In short, cryptocurrencies are adding to, not replacing the current system. And at a time when we need to decrease global energy consumption to ease the transition to renewables, this addition means we’re doing the opposite: we’re adding more and more demand on top of an already bloated, electricity-consuming world.
A word on crypto-colonialism
After Hurricane Maria, Puerto Rico was reeling. People were swept away by violent storm surges and power went down throughout the country. Puerto Rico was in shock. And, like any good capitalist venture worth its salt, crypto-entrepreneurs moved in quickly.
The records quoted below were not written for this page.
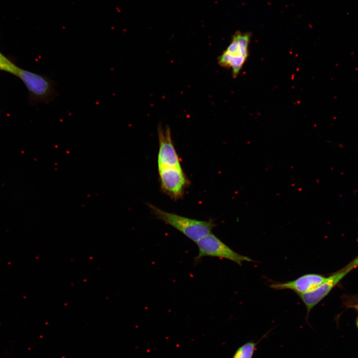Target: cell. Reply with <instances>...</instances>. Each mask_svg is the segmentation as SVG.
Segmentation results:
<instances>
[{"label":"cell","mask_w":358,"mask_h":358,"mask_svg":"<svg viewBox=\"0 0 358 358\" xmlns=\"http://www.w3.org/2000/svg\"><path fill=\"white\" fill-rule=\"evenodd\" d=\"M159 150L158 157V168L175 167L181 168L179 158L175 150L169 126L158 128Z\"/></svg>","instance_id":"8992f818"},{"label":"cell","mask_w":358,"mask_h":358,"mask_svg":"<svg viewBox=\"0 0 358 358\" xmlns=\"http://www.w3.org/2000/svg\"><path fill=\"white\" fill-rule=\"evenodd\" d=\"M355 308H356L357 310H358V304L355 306Z\"/></svg>","instance_id":"4fadbf2b"},{"label":"cell","mask_w":358,"mask_h":358,"mask_svg":"<svg viewBox=\"0 0 358 358\" xmlns=\"http://www.w3.org/2000/svg\"><path fill=\"white\" fill-rule=\"evenodd\" d=\"M158 171L162 191L175 200L181 198L189 184L181 168L161 167Z\"/></svg>","instance_id":"5b68a950"},{"label":"cell","mask_w":358,"mask_h":358,"mask_svg":"<svg viewBox=\"0 0 358 358\" xmlns=\"http://www.w3.org/2000/svg\"><path fill=\"white\" fill-rule=\"evenodd\" d=\"M251 37L250 32L237 31L226 49L218 58L220 66L231 69L234 78L238 76L249 56Z\"/></svg>","instance_id":"3957f363"},{"label":"cell","mask_w":358,"mask_h":358,"mask_svg":"<svg viewBox=\"0 0 358 358\" xmlns=\"http://www.w3.org/2000/svg\"><path fill=\"white\" fill-rule=\"evenodd\" d=\"M357 267H358V257L349 264L346 268H351L353 269Z\"/></svg>","instance_id":"8fae6325"},{"label":"cell","mask_w":358,"mask_h":358,"mask_svg":"<svg viewBox=\"0 0 358 358\" xmlns=\"http://www.w3.org/2000/svg\"><path fill=\"white\" fill-rule=\"evenodd\" d=\"M352 269L345 268L329 277L313 290L298 296L306 306L307 310L306 319L312 309Z\"/></svg>","instance_id":"52a82bcc"},{"label":"cell","mask_w":358,"mask_h":358,"mask_svg":"<svg viewBox=\"0 0 358 358\" xmlns=\"http://www.w3.org/2000/svg\"><path fill=\"white\" fill-rule=\"evenodd\" d=\"M149 207L157 218L175 228L195 243L211 233L216 226L212 219L198 220L166 212L152 204H149Z\"/></svg>","instance_id":"6da1fadb"},{"label":"cell","mask_w":358,"mask_h":358,"mask_svg":"<svg viewBox=\"0 0 358 358\" xmlns=\"http://www.w3.org/2000/svg\"><path fill=\"white\" fill-rule=\"evenodd\" d=\"M326 279L327 277L320 274L308 273L292 281L272 283L269 286L271 288L277 290L290 289L299 295L313 290Z\"/></svg>","instance_id":"ba28073f"},{"label":"cell","mask_w":358,"mask_h":358,"mask_svg":"<svg viewBox=\"0 0 358 358\" xmlns=\"http://www.w3.org/2000/svg\"><path fill=\"white\" fill-rule=\"evenodd\" d=\"M268 333L257 342L250 341L241 345L236 350L232 358H253L258 344L267 336Z\"/></svg>","instance_id":"9c48e42d"},{"label":"cell","mask_w":358,"mask_h":358,"mask_svg":"<svg viewBox=\"0 0 358 358\" xmlns=\"http://www.w3.org/2000/svg\"><path fill=\"white\" fill-rule=\"evenodd\" d=\"M196 244L198 249V254L194 258L196 263L205 257L228 260L240 266L244 261L254 262L233 250L212 233L199 239Z\"/></svg>","instance_id":"277c9868"},{"label":"cell","mask_w":358,"mask_h":358,"mask_svg":"<svg viewBox=\"0 0 358 358\" xmlns=\"http://www.w3.org/2000/svg\"><path fill=\"white\" fill-rule=\"evenodd\" d=\"M13 75L19 78L25 85L28 91L29 103L32 105L39 103L48 104L59 95L55 89L56 82L46 76L18 67Z\"/></svg>","instance_id":"7a4b0ae2"},{"label":"cell","mask_w":358,"mask_h":358,"mask_svg":"<svg viewBox=\"0 0 358 358\" xmlns=\"http://www.w3.org/2000/svg\"><path fill=\"white\" fill-rule=\"evenodd\" d=\"M17 67L0 52V70L13 74Z\"/></svg>","instance_id":"30bf717a"},{"label":"cell","mask_w":358,"mask_h":358,"mask_svg":"<svg viewBox=\"0 0 358 358\" xmlns=\"http://www.w3.org/2000/svg\"><path fill=\"white\" fill-rule=\"evenodd\" d=\"M356 325H357V327L358 328V319H357V320Z\"/></svg>","instance_id":"7c38bea8"}]
</instances>
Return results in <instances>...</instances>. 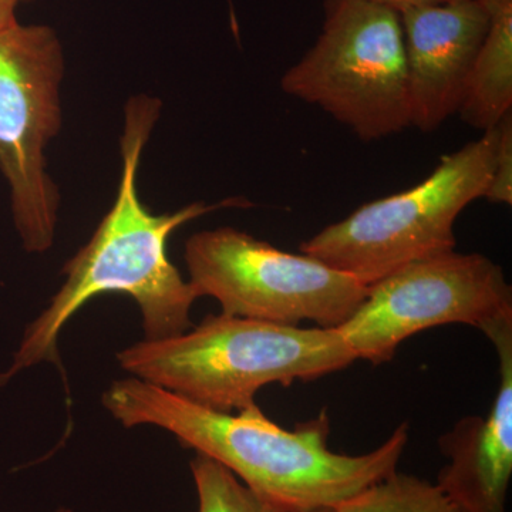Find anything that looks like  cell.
Segmentation results:
<instances>
[{"label": "cell", "instance_id": "3", "mask_svg": "<svg viewBox=\"0 0 512 512\" xmlns=\"http://www.w3.org/2000/svg\"><path fill=\"white\" fill-rule=\"evenodd\" d=\"M117 360L137 379L215 412L237 413L269 384L312 382L357 359L338 329L220 313L174 338L138 342Z\"/></svg>", "mask_w": 512, "mask_h": 512}, {"label": "cell", "instance_id": "11", "mask_svg": "<svg viewBox=\"0 0 512 512\" xmlns=\"http://www.w3.org/2000/svg\"><path fill=\"white\" fill-rule=\"evenodd\" d=\"M490 26L458 111L468 126L493 130L512 107V0H485Z\"/></svg>", "mask_w": 512, "mask_h": 512}, {"label": "cell", "instance_id": "8", "mask_svg": "<svg viewBox=\"0 0 512 512\" xmlns=\"http://www.w3.org/2000/svg\"><path fill=\"white\" fill-rule=\"evenodd\" d=\"M512 322V288L483 254L443 252L367 286L365 301L338 330L356 359L383 365L413 335L461 323L487 335Z\"/></svg>", "mask_w": 512, "mask_h": 512}, {"label": "cell", "instance_id": "6", "mask_svg": "<svg viewBox=\"0 0 512 512\" xmlns=\"http://www.w3.org/2000/svg\"><path fill=\"white\" fill-rule=\"evenodd\" d=\"M188 282L229 316L338 329L365 301L367 286L309 255H296L247 232L221 227L185 242Z\"/></svg>", "mask_w": 512, "mask_h": 512}, {"label": "cell", "instance_id": "17", "mask_svg": "<svg viewBox=\"0 0 512 512\" xmlns=\"http://www.w3.org/2000/svg\"><path fill=\"white\" fill-rule=\"evenodd\" d=\"M308 512H336L335 508H320V510H313Z\"/></svg>", "mask_w": 512, "mask_h": 512}, {"label": "cell", "instance_id": "7", "mask_svg": "<svg viewBox=\"0 0 512 512\" xmlns=\"http://www.w3.org/2000/svg\"><path fill=\"white\" fill-rule=\"evenodd\" d=\"M64 50L55 29L15 23L0 32V173L23 248L53 247L60 192L46 148L63 124Z\"/></svg>", "mask_w": 512, "mask_h": 512}, {"label": "cell", "instance_id": "1", "mask_svg": "<svg viewBox=\"0 0 512 512\" xmlns=\"http://www.w3.org/2000/svg\"><path fill=\"white\" fill-rule=\"evenodd\" d=\"M103 404L124 427L167 430L286 512L338 507L394 473L409 441V424L402 423L370 453H335L326 410L286 430L256 403L237 413L215 412L133 376L111 384Z\"/></svg>", "mask_w": 512, "mask_h": 512}, {"label": "cell", "instance_id": "9", "mask_svg": "<svg viewBox=\"0 0 512 512\" xmlns=\"http://www.w3.org/2000/svg\"><path fill=\"white\" fill-rule=\"evenodd\" d=\"M410 126L437 130L457 114L490 26L485 0H451L400 12Z\"/></svg>", "mask_w": 512, "mask_h": 512}, {"label": "cell", "instance_id": "13", "mask_svg": "<svg viewBox=\"0 0 512 512\" xmlns=\"http://www.w3.org/2000/svg\"><path fill=\"white\" fill-rule=\"evenodd\" d=\"M198 512H286L249 490L218 461L198 454L191 461Z\"/></svg>", "mask_w": 512, "mask_h": 512}, {"label": "cell", "instance_id": "12", "mask_svg": "<svg viewBox=\"0 0 512 512\" xmlns=\"http://www.w3.org/2000/svg\"><path fill=\"white\" fill-rule=\"evenodd\" d=\"M336 512H457L440 488L410 474H390L343 501Z\"/></svg>", "mask_w": 512, "mask_h": 512}, {"label": "cell", "instance_id": "5", "mask_svg": "<svg viewBox=\"0 0 512 512\" xmlns=\"http://www.w3.org/2000/svg\"><path fill=\"white\" fill-rule=\"evenodd\" d=\"M281 87L360 140L402 133L410 103L400 13L369 0H325L315 45L286 70Z\"/></svg>", "mask_w": 512, "mask_h": 512}, {"label": "cell", "instance_id": "15", "mask_svg": "<svg viewBox=\"0 0 512 512\" xmlns=\"http://www.w3.org/2000/svg\"><path fill=\"white\" fill-rule=\"evenodd\" d=\"M26 2L30 0H0V32L19 22L16 10Z\"/></svg>", "mask_w": 512, "mask_h": 512}, {"label": "cell", "instance_id": "2", "mask_svg": "<svg viewBox=\"0 0 512 512\" xmlns=\"http://www.w3.org/2000/svg\"><path fill=\"white\" fill-rule=\"evenodd\" d=\"M160 111L161 101L146 94L127 101L116 200L90 241L64 265L62 288L26 328L12 365L0 373V387L37 363H59L60 332L87 302L103 293H124L137 302L146 340L174 338L191 328L190 312L198 295L171 264L168 238L187 222L221 208L242 207L245 201L194 202L165 214L148 210L138 194L137 175Z\"/></svg>", "mask_w": 512, "mask_h": 512}, {"label": "cell", "instance_id": "10", "mask_svg": "<svg viewBox=\"0 0 512 512\" xmlns=\"http://www.w3.org/2000/svg\"><path fill=\"white\" fill-rule=\"evenodd\" d=\"M485 336L493 343L500 367L490 413L464 417L439 437L447 464L436 485L457 512H507L512 476V323Z\"/></svg>", "mask_w": 512, "mask_h": 512}, {"label": "cell", "instance_id": "14", "mask_svg": "<svg viewBox=\"0 0 512 512\" xmlns=\"http://www.w3.org/2000/svg\"><path fill=\"white\" fill-rule=\"evenodd\" d=\"M493 174L484 198L493 204H512V113L498 123Z\"/></svg>", "mask_w": 512, "mask_h": 512}, {"label": "cell", "instance_id": "4", "mask_svg": "<svg viewBox=\"0 0 512 512\" xmlns=\"http://www.w3.org/2000/svg\"><path fill=\"white\" fill-rule=\"evenodd\" d=\"M498 127L441 158L410 190L367 202L302 242V254L370 286L419 259L456 249L454 224L484 198L497 153Z\"/></svg>", "mask_w": 512, "mask_h": 512}, {"label": "cell", "instance_id": "16", "mask_svg": "<svg viewBox=\"0 0 512 512\" xmlns=\"http://www.w3.org/2000/svg\"><path fill=\"white\" fill-rule=\"evenodd\" d=\"M369 2L376 3V5L384 6L402 12L407 8H417V6L439 5V3L451 2V0H369Z\"/></svg>", "mask_w": 512, "mask_h": 512}]
</instances>
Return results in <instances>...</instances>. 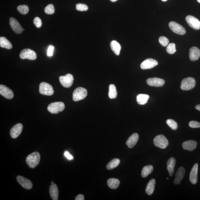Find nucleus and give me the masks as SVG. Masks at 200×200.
<instances>
[{
	"label": "nucleus",
	"instance_id": "473e14b6",
	"mask_svg": "<svg viewBox=\"0 0 200 200\" xmlns=\"http://www.w3.org/2000/svg\"><path fill=\"white\" fill-rule=\"evenodd\" d=\"M166 123L173 130H177L178 128V125L177 123L174 120L172 119H168L166 121Z\"/></svg>",
	"mask_w": 200,
	"mask_h": 200
},
{
	"label": "nucleus",
	"instance_id": "37998d69",
	"mask_svg": "<svg viewBox=\"0 0 200 200\" xmlns=\"http://www.w3.org/2000/svg\"><path fill=\"white\" fill-rule=\"evenodd\" d=\"M195 107L196 109L200 111V104L196 105Z\"/></svg>",
	"mask_w": 200,
	"mask_h": 200
},
{
	"label": "nucleus",
	"instance_id": "4468645a",
	"mask_svg": "<svg viewBox=\"0 0 200 200\" xmlns=\"http://www.w3.org/2000/svg\"><path fill=\"white\" fill-rule=\"evenodd\" d=\"M0 94L8 100H11L14 97V93L12 90L2 85H0Z\"/></svg>",
	"mask_w": 200,
	"mask_h": 200
},
{
	"label": "nucleus",
	"instance_id": "423d86ee",
	"mask_svg": "<svg viewBox=\"0 0 200 200\" xmlns=\"http://www.w3.org/2000/svg\"><path fill=\"white\" fill-rule=\"evenodd\" d=\"M39 91L41 94L47 96H51L54 93L53 87L52 86L45 82H42L40 83Z\"/></svg>",
	"mask_w": 200,
	"mask_h": 200
},
{
	"label": "nucleus",
	"instance_id": "20e7f679",
	"mask_svg": "<svg viewBox=\"0 0 200 200\" xmlns=\"http://www.w3.org/2000/svg\"><path fill=\"white\" fill-rule=\"evenodd\" d=\"M154 143L156 147L162 149L166 148L169 145L167 138L163 134L156 136L154 139Z\"/></svg>",
	"mask_w": 200,
	"mask_h": 200
},
{
	"label": "nucleus",
	"instance_id": "f3484780",
	"mask_svg": "<svg viewBox=\"0 0 200 200\" xmlns=\"http://www.w3.org/2000/svg\"><path fill=\"white\" fill-rule=\"evenodd\" d=\"M185 173V168L182 166L179 167L175 174V178L174 180V184L175 185L180 184L181 181L184 178Z\"/></svg>",
	"mask_w": 200,
	"mask_h": 200
},
{
	"label": "nucleus",
	"instance_id": "cd10ccee",
	"mask_svg": "<svg viewBox=\"0 0 200 200\" xmlns=\"http://www.w3.org/2000/svg\"><path fill=\"white\" fill-rule=\"evenodd\" d=\"M154 170L153 166L151 165H147L143 168L141 172L142 177L143 178L147 177L148 176L152 173Z\"/></svg>",
	"mask_w": 200,
	"mask_h": 200
},
{
	"label": "nucleus",
	"instance_id": "72a5a7b5",
	"mask_svg": "<svg viewBox=\"0 0 200 200\" xmlns=\"http://www.w3.org/2000/svg\"><path fill=\"white\" fill-rule=\"evenodd\" d=\"M45 12L48 15L53 14L55 12V8L53 5L52 4L48 5L45 9Z\"/></svg>",
	"mask_w": 200,
	"mask_h": 200
},
{
	"label": "nucleus",
	"instance_id": "a211bd4d",
	"mask_svg": "<svg viewBox=\"0 0 200 200\" xmlns=\"http://www.w3.org/2000/svg\"><path fill=\"white\" fill-rule=\"evenodd\" d=\"M198 164H195L192 167L190 173L189 179L190 182L192 184L195 185L197 184L198 181Z\"/></svg>",
	"mask_w": 200,
	"mask_h": 200
},
{
	"label": "nucleus",
	"instance_id": "6e6552de",
	"mask_svg": "<svg viewBox=\"0 0 200 200\" xmlns=\"http://www.w3.org/2000/svg\"><path fill=\"white\" fill-rule=\"evenodd\" d=\"M20 57L22 59H28L35 60L37 58L36 54L33 50L29 49H25L20 54Z\"/></svg>",
	"mask_w": 200,
	"mask_h": 200
},
{
	"label": "nucleus",
	"instance_id": "a878e982",
	"mask_svg": "<svg viewBox=\"0 0 200 200\" xmlns=\"http://www.w3.org/2000/svg\"><path fill=\"white\" fill-rule=\"evenodd\" d=\"M111 49L117 55H119L121 50V45L117 41H112L110 44Z\"/></svg>",
	"mask_w": 200,
	"mask_h": 200
},
{
	"label": "nucleus",
	"instance_id": "7c9ffc66",
	"mask_svg": "<svg viewBox=\"0 0 200 200\" xmlns=\"http://www.w3.org/2000/svg\"><path fill=\"white\" fill-rule=\"evenodd\" d=\"M108 96L111 99H115L117 96V91L116 87L113 84H111L109 86V93Z\"/></svg>",
	"mask_w": 200,
	"mask_h": 200
},
{
	"label": "nucleus",
	"instance_id": "9d476101",
	"mask_svg": "<svg viewBox=\"0 0 200 200\" xmlns=\"http://www.w3.org/2000/svg\"><path fill=\"white\" fill-rule=\"evenodd\" d=\"M186 20L188 25L192 28L197 30L200 29V22L195 17L191 15H188L186 17Z\"/></svg>",
	"mask_w": 200,
	"mask_h": 200
},
{
	"label": "nucleus",
	"instance_id": "a18cd8bd",
	"mask_svg": "<svg viewBox=\"0 0 200 200\" xmlns=\"http://www.w3.org/2000/svg\"><path fill=\"white\" fill-rule=\"evenodd\" d=\"M168 1V0H162V1L163 2H166Z\"/></svg>",
	"mask_w": 200,
	"mask_h": 200
},
{
	"label": "nucleus",
	"instance_id": "393cba45",
	"mask_svg": "<svg viewBox=\"0 0 200 200\" xmlns=\"http://www.w3.org/2000/svg\"><path fill=\"white\" fill-rule=\"evenodd\" d=\"M120 182L118 179L111 178L107 181V184L108 186L112 189H117L120 185Z\"/></svg>",
	"mask_w": 200,
	"mask_h": 200
},
{
	"label": "nucleus",
	"instance_id": "ddd939ff",
	"mask_svg": "<svg viewBox=\"0 0 200 200\" xmlns=\"http://www.w3.org/2000/svg\"><path fill=\"white\" fill-rule=\"evenodd\" d=\"M158 65V62L156 60L149 58L146 59L141 63V68L143 70H149L154 68Z\"/></svg>",
	"mask_w": 200,
	"mask_h": 200
},
{
	"label": "nucleus",
	"instance_id": "2eb2a0df",
	"mask_svg": "<svg viewBox=\"0 0 200 200\" xmlns=\"http://www.w3.org/2000/svg\"><path fill=\"white\" fill-rule=\"evenodd\" d=\"M147 82L148 85L155 87H162L165 83L164 80L157 78H149Z\"/></svg>",
	"mask_w": 200,
	"mask_h": 200
},
{
	"label": "nucleus",
	"instance_id": "7ed1b4c3",
	"mask_svg": "<svg viewBox=\"0 0 200 200\" xmlns=\"http://www.w3.org/2000/svg\"><path fill=\"white\" fill-rule=\"evenodd\" d=\"M87 90L82 87H79L74 90L73 93V100L77 102L83 100L87 96Z\"/></svg>",
	"mask_w": 200,
	"mask_h": 200
},
{
	"label": "nucleus",
	"instance_id": "4be33fe9",
	"mask_svg": "<svg viewBox=\"0 0 200 200\" xmlns=\"http://www.w3.org/2000/svg\"><path fill=\"white\" fill-rule=\"evenodd\" d=\"M49 194L52 200L58 199L59 190L57 185L54 184L50 186Z\"/></svg>",
	"mask_w": 200,
	"mask_h": 200
},
{
	"label": "nucleus",
	"instance_id": "6ab92c4d",
	"mask_svg": "<svg viewBox=\"0 0 200 200\" xmlns=\"http://www.w3.org/2000/svg\"><path fill=\"white\" fill-rule=\"evenodd\" d=\"M200 57V50L197 47L194 46L189 50V57L190 61L198 60Z\"/></svg>",
	"mask_w": 200,
	"mask_h": 200
},
{
	"label": "nucleus",
	"instance_id": "39448f33",
	"mask_svg": "<svg viewBox=\"0 0 200 200\" xmlns=\"http://www.w3.org/2000/svg\"><path fill=\"white\" fill-rule=\"evenodd\" d=\"M195 85V79L192 77H188L182 80L181 88L183 90L189 91L193 89Z\"/></svg>",
	"mask_w": 200,
	"mask_h": 200
},
{
	"label": "nucleus",
	"instance_id": "dca6fc26",
	"mask_svg": "<svg viewBox=\"0 0 200 200\" xmlns=\"http://www.w3.org/2000/svg\"><path fill=\"white\" fill-rule=\"evenodd\" d=\"M23 126L21 123H18L12 127L10 130V135L13 139H15L19 136L23 130Z\"/></svg>",
	"mask_w": 200,
	"mask_h": 200
},
{
	"label": "nucleus",
	"instance_id": "c9c22d12",
	"mask_svg": "<svg viewBox=\"0 0 200 200\" xmlns=\"http://www.w3.org/2000/svg\"><path fill=\"white\" fill-rule=\"evenodd\" d=\"M76 9L79 11H86L88 9V6L85 4L79 3L76 5Z\"/></svg>",
	"mask_w": 200,
	"mask_h": 200
},
{
	"label": "nucleus",
	"instance_id": "5701e85b",
	"mask_svg": "<svg viewBox=\"0 0 200 200\" xmlns=\"http://www.w3.org/2000/svg\"><path fill=\"white\" fill-rule=\"evenodd\" d=\"M175 159L171 157L168 160L167 162V169L169 172L170 177L172 176L175 172V167L176 164Z\"/></svg>",
	"mask_w": 200,
	"mask_h": 200
},
{
	"label": "nucleus",
	"instance_id": "4c0bfd02",
	"mask_svg": "<svg viewBox=\"0 0 200 200\" xmlns=\"http://www.w3.org/2000/svg\"><path fill=\"white\" fill-rule=\"evenodd\" d=\"M33 23L37 28H40L42 25V20L38 17H35L33 19Z\"/></svg>",
	"mask_w": 200,
	"mask_h": 200
},
{
	"label": "nucleus",
	"instance_id": "09e8293b",
	"mask_svg": "<svg viewBox=\"0 0 200 200\" xmlns=\"http://www.w3.org/2000/svg\"><path fill=\"white\" fill-rule=\"evenodd\" d=\"M166 179H169V178H168V177H167V178H166Z\"/></svg>",
	"mask_w": 200,
	"mask_h": 200
},
{
	"label": "nucleus",
	"instance_id": "79ce46f5",
	"mask_svg": "<svg viewBox=\"0 0 200 200\" xmlns=\"http://www.w3.org/2000/svg\"><path fill=\"white\" fill-rule=\"evenodd\" d=\"M84 199H85L84 196L82 194H79V195H78L76 196L75 199V200H84Z\"/></svg>",
	"mask_w": 200,
	"mask_h": 200
},
{
	"label": "nucleus",
	"instance_id": "2f4dec72",
	"mask_svg": "<svg viewBox=\"0 0 200 200\" xmlns=\"http://www.w3.org/2000/svg\"><path fill=\"white\" fill-rule=\"evenodd\" d=\"M18 12L22 15L27 14L29 12L28 6L27 5H21L18 6L17 7Z\"/></svg>",
	"mask_w": 200,
	"mask_h": 200
},
{
	"label": "nucleus",
	"instance_id": "0eeeda50",
	"mask_svg": "<svg viewBox=\"0 0 200 200\" xmlns=\"http://www.w3.org/2000/svg\"><path fill=\"white\" fill-rule=\"evenodd\" d=\"M59 80L63 87L69 88L71 87L73 83L74 78L72 74H68L65 76H60Z\"/></svg>",
	"mask_w": 200,
	"mask_h": 200
},
{
	"label": "nucleus",
	"instance_id": "f8f14e48",
	"mask_svg": "<svg viewBox=\"0 0 200 200\" xmlns=\"http://www.w3.org/2000/svg\"><path fill=\"white\" fill-rule=\"evenodd\" d=\"M9 23L13 31L16 34H21L23 32V29L18 20L14 18H11Z\"/></svg>",
	"mask_w": 200,
	"mask_h": 200
},
{
	"label": "nucleus",
	"instance_id": "ea45409f",
	"mask_svg": "<svg viewBox=\"0 0 200 200\" xmlns=\"http://www.w3.org/2000/svg\"><path fill=\"white\" fill-rule=\"evenodd\" d=\"M54 49V47L53 46L50 45L49 47L48 48L47 52V55L49 57H51V56L53 55Z\"/></svg>",
	"mask_w": 200,
	"mask_h": 200
},
{
	"label": "nucleus",
	"instance_id": "aec40b11",
	"mask_svg": "<svg viewBox=\"0 0 200 200\" xmlns=\"http://www.w3.org/2000/svg\"><path fill=\"white\" fill-rule=\"evenodd\" d=\"M139 136L137 133H134L130 136L126 142V145L129 148H132L138 143Z\"/></svg>",
	"mask_w": 200,
	"mask_h": 200
},
{
	"label": "nucleus",
	"instance_id": "bb28decb",
	"mask_svg": "<svg viewBox=\"0 0 200 200\" xmlns=\"http://www.w3.org/2000/svg\"><path fill=\"white\" fill-rule=\"evenodd\" d=\"M0 46L1 47L10 49L12 48V45L10 41L5 37H0Z\"/></svg>",
	"mask_w": 200,
	"mask_h": 200
},
{
	"label": "nucleus",
	"instance_id": "f03ea898",
	"mask_svg": "<svg viewBox=\"0 0 200 200\" xmlns=\"http://www.w3.org/2000/svg\"><path fill=\"white\" fill-rule=\"evenodd\" d=\"M65 105L63 102H58L52 103L48 105L47 109L49 112L52 114H57L64 110Z\"/></svg>",
	"mask_w": 200,
	"mask_h": 200
},
{
	"label": "nucleus",
	"instance_id": "f704fd0d",
	"mask_svg": "<svg viewBox=\"0 0 200 200\" xmlns=\"http://www.w3.org/2000/svg\"><path fill=\"white\" fill-rule=\"evenodd\" d=\"M166 51L169 54H173L177 51L176 49L175 44L174 43H171L166 48Z\"/></svg>",
	"mask_w": 200,
	"mask_h": 200
},
{
	"label": "nucleus",
	"instance_id": "e433bc0d",
	"mask_svg": "<svg viewBox=\"0 0 200 200\" xmlns=\"http://www.w3.org/2000/svg\"><path fill=\"white\" fill-rule=\"evenodd\" d=\"M159 41L160 44L164 47L167 46L169 43V40L168 38L163 36L160 37L159 39Z\"/></svg>",
	"mask_w": 200,
	"mask_h": 200
},
{
	"label": "nucleus",
	"instance_id": "c756f323",
	"mask_svg": "<svg viewBox=\"0 0 200 200\" xmlns=\"http://www.w3.org/2000/svg\"><path fill=\"white\" fill-rule=\"evenodd\" d=\"M120 163V160L118 158L113 159L108 163L106 168L108 170H112L117 167Z\"/></svg>",
	"mask_w": 200,
	"mask_h": 200
},
{
	"label": "nucleus",
	"instance_id": "c85d7f7f",
	"mask_svg": "<svg viewBox=\"0 0 200 200\" xmlns=\"http://www.w3.org/2000/svg\"><path fill=\"white\" fill-rule=\"evenodd\" d=\"M149 97L148 95L146 94H140L138 95L136 98L138 103L141 105H143L146 104Z\"/></svg>",
	"mask_w": 200,
	"mask_h": 200
},
{
	"label": "nucleus",
	"instance_id": "412c9836",
	"mask_svg": "<svg viewBox=\"0 0 200 200\" xmlns=\"http://www.w3.org/2000/svg\"><path fill=\"white\" fill-rule=\"evenodd\" d=\"M197 143L194 140H189L186 141L182 143L183 148L185 150L192 151L194 150L197 147Z\"/></svg>",
	"mask_w": 200,
	"mask_h": 200
},
{
	"label": "nucleus",
	"instance_id": "b1692460",
	"mask_svg": "<svg viewBox=\"0 0 200 200\" xmlns=\"http://www.w3.org/2000/svg\"><path fill=\"white\" fill-rule=\"evenodd\" d=\"M155 180L154 179H151L147 184L145 192L147 195H151L154 193L155 190Z\"/></svg>",
	"mask_w": 200,
	"mask_h": 200
},
{
	"label": "nucleus",
	"instance_id": "de8ad7c7",
	"mask_svg": "<svg viewBox=\"0 0 200 200\" xmlns=\"http://www.w3.org/2000/svg\"><path fill=\"white\" fill-rule=\"evenodd\" d=\"M197 1L199 3H200V0H197Z\"/></svg>",
	"mask_w": 200,
	"mask_h": 200
},
{
	"label": "nucleus",
	"instance_id": "f257e3e1",
	"mask_svg": "<svg viewBox=\"0 0 200 200\" xmlns=\"http://www.w3.org/2000/svg\"><path fill=\"white\" fill-rule=\"evenodd\" d=\"M40 160V153L35 152L29 155L26 159V162L29 167L34 169L38 166Z\"/></svg>",
	"mask_w": 200,
	"mask_h": 200
},
{
	"label": "nucleus",
	"instance_id": "1a4fd4ad",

Quite literally, new billionaires rich off of the back of crypto mining, like Brock Pierce, descended on Puerto Rico with visions of transforming the island into a crypto-utopia, buying up post-disaster land for cheap, privatizing public assets, and enjoying the low tax rates of the island.
This is the new crypto-centered version of what Naomi Klein calls the “shock doctrine.” And this digitally-driven capitalist colonialism seems to be spreading across the globe.
📌 In the Democratic Republic of the Congo, for example, foreign bitcoin miners get special access to the cheap, clean energy of the hydroelectric dam in Virunga National Park – a dam originally built to supply electricity needed to help locals find livelihoods beyond poaching, and stop them resorting to scouring parkland for wood fuel.
But the Bitcoin mining operations aren’t supplying jobs, they’re just sapping energy to enrich people halfway across the world.
In a paper on crypto-colonialism, Peter Howson, Senior Lecturer at Northumbria University, argues that “blockchain technology is enabling new forms of resource appropriation from the Global South. These appropriations include land, labor, data and other resources needed to facilitate economic growth elsewhere.” So, while cryptocurrencies are just a technology, they are being used in ways that increase global inequality and exploitation.
The future of cryptocurrency
Most of the problems that cryptocurrencies face are not necessarily due to the nature of digital currency; instead, they seem to be grappling with the harms inherent in making money in a capitalist, imperialist world. One that’s addicted to fossil fuels, and, as a result, subsidizes them no end.
There are some potential solutions to crypto’s outsized energy footprint, however.
Transitioning from a proof-of-work to a proof-of-stake modeled cryptocurrency could theoretically reduce digital currencies’ energy requirements. This would eliminate the need for mining operations and replace them with a weighted lottery system, of sorts, based on the amount of stake or coins of the validator. It’s a little more complicated than that, but see the links below if you’re interested in learning more. It looks like a promising solution. But at the end of the day, it seems to me that, in their current form, Bitcoin and many other forms of cryptocurrencies are unsustainable, especially in a world that can’t keep itself from guzzling fossil fuels.
👉 At the same time, it’s important to note that cryptocurrencies are relatively new technologies, meaning there are potential avenues to shape them for the better. But for those avenues to succeed, cryptocurrencies need to transition away from a high-energy-consumption model drenched in fossil fuels, and end all exploitative relationships with the majority world. Whether they’ll be able to extract themselves from these harmful paradigms is hard to predict, but it needs to happen if cryptocurrency wants to truly disrupt the world of finance.